'Rocketman' Movie Review with Casey
I'm happy to say this film is more than a concert from the past or a frivolous musical review. British director Dexter Fletcher (Eddie the Eagle, 2015) nicely blends reality and fantasy in this story of Elton John's formative years.
From a lonely childhood as nerdy Reggie Dwight in 1950s London, to a gifted piano student with an incredibly sharp ear, to a successful partnership with lyricist Bernie Taupin (Jamie Bell, Film Stars Don't Die in Liverpool, 2017), Rocketman uses a good helping of Elton John songs peppered throughout to add more emotional depth and artistic interpretation to this story. And it's this interpretation that makes the film enjoyable, special, and elevated beyond the prefabricated, predictable biopic genre. Actor Taron Edgerton (Kingsman: The Golden Circle, 2017) dives head first into his role of Elton John adding a great authenticity to a shy, anxious, isolated man.
The glamorous, blinding, over-the-top costumes and grand performances are balanced with private moments of heartbreaking rejection, alcoholism, drug addiction, and shame for being gay. Indeed, much of this singer's demons are rooted in the humiliation and disgrace that often accompanies young gay men learning about themselves.
I think it's expected to compare Rocketman to last year's hit film Bohemian Rhapsody since both films are large scale biopics about the lives of famous, mainstream, British musicians in the latter half of the 20th century. But Rocketman is thankfully about more than the music, and it doesn't shy away from the difficult or ugly parts of Elton John's life. (It's not as shy as Bohemian Rhapsody at addressing the darker parts of the story, but it doesn't fully embrace them either.)
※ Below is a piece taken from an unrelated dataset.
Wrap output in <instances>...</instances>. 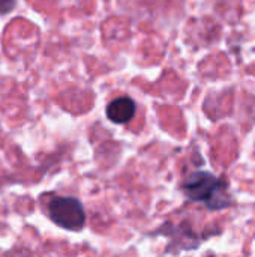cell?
<instances>
[{"label":"cell","mask_w":255,"mask_h":257,"mask_svg":"<svg viewBox=\"0 0 255 257\" xmlns=\"http://www.w3.org/2000/svg\"><path fill=\"white\" fill-rule=\"evenodd\" d=\"M182 190L189 200L204 205L209 211L225 209L231 203L227 184L209 172L191 173L182 184Z\"/></svg>","instance_id":"6da1fadb"},{"label":"cell","mask_w":255,"mask_h":257,"mask_svg":"<svg viewBox=\"0 0 255 257\" xmlns=\"http://www.w3.org/2000/svg\"><path fill=\"white\" fill-rule=\"evenodd\" d=\"M137 111V104L131 96H119L107 105V117L119 125L128 123Z\"/></svg>","instance_id":"3957f363"},{"label":"cell","mask_w":255,"mask_h":257,"mask_svg":"<svg viewBox=\"0 0 255 257\" xmlns=\"http://www.w3.org/2000/svg\"><path fill=\"white\" fill-rule=\"evenodd\" d=\"M50 218L60 227L78 232L84 227L86 212L80 200L74 197H56L48 205Z\"/></svg>","instance_id":"7a4b0ae2"},{"label":"cell","mask_w":255,"mask_h":257,"mask_svg":"<svg viewBox=\"0 0 255 257\" xmlns=\"http://www.w3.org/2000/svg\"><path fill=\"white\" fill-rule=\"evenodd\" d=\"M17 0H0V14H8L15 8Z\"/></svg>","instance_id":"277c9868"}]
</instances>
Because the film works so hard at covering so many different moments shaping this man, many opportunities for deeper reflection are skipped over. Certain relationships or professional decisions could have been explored more to offer greater depth to this extraordinary story. But Rocketman still manages to offer audiences an entertaining experience that is both plaintive and enjoyable. Both inwardly wounded and bursting with song.